What’s the catch to this seemingly impossible scenario? In theory, if the sun, moon, and stars align properly and all assumptions go according to plan, you may be able to pay down your mortgage in a shorter time frame and get a tax deduction on your mortgage interest.

This is how the plan works. The easiest scenario is to set up your mortgage as a line of credit rather than your typical mortgage amortized over a specified length of time such as 25 years. You would keep your payments the same paying down your mortgage every month just as you always have.

However, every month when the principal on your mortgage is paid down, you reborrow an equivalent amount of principal on the line of credit.
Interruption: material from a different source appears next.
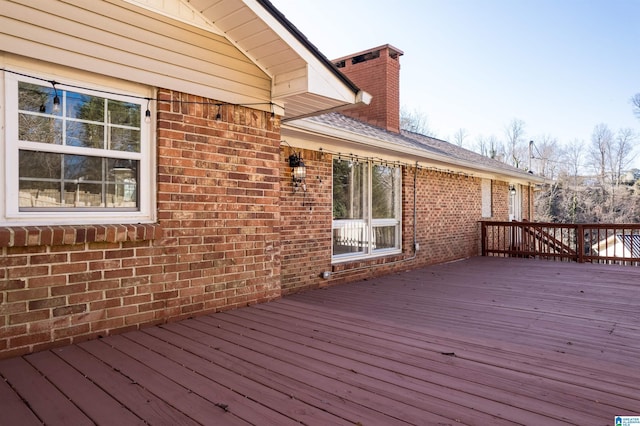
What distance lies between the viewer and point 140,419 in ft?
6.64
The amount reborrowed is invested in a balanced portfolio of stocks, bonds, etc…which is easily done in a mutual fund. Because the funds are used for investment purposes and to generate an income that would ultimately be higher than the interest paid on the line of credit, you are able to write off the interest paid on the line of credit.
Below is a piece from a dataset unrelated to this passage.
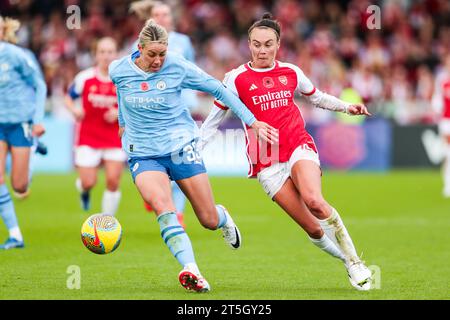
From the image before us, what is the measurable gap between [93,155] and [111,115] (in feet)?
2.25

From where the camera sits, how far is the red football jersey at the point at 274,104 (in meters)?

The tax refund you receive would then be put on the principal of the home which in turn increases the line of credit. After a few years, the rate that this happens would accelerate allowing you to pay down your mortgage at an ever increasing rate and a lot sooner than just having a regular amortized mortgage.

On the surface, this sounds great and in theory it is. So what are the downfalls? Firstly, you are paying your regular mortgage payment and will then have to make interest payments on the line of credit as well. In the beginning, the interest required is rather small. After just a couple of years, however, the interest required to service the line of credit will run into the thousands of dollars each year.

How do you get this money? Well, you can sell off a part of the investment portfolio that you have adding to each month through what is called a systematic withdrawal plan to cover the interest cost. This is where the problem potentially begins. Assume you have a line of credit for $100,000. The interest cost will run about $5000 per year at current interest rates. If you sold off $5000 worth of funds and the market drops as it has done the last couple of years, your $100,000 investment portfolio may only be worth $70,000 -$80,000 while the line of credit continues to grow from its current $100,000. If the markets stay down for just two years, the possibility of the fund recovering to the level of your line of credit is extremely remote.

The strategy uses something called leverage. The same strategy that created the mess for financial institutions around the world. Before considering the Smith Maneuver as a way to become mortgage free sooner, please speak to an independent financial planner or advisor to learn more about the risks?

What do you think of this plan? Would you consider it for your current financial situation?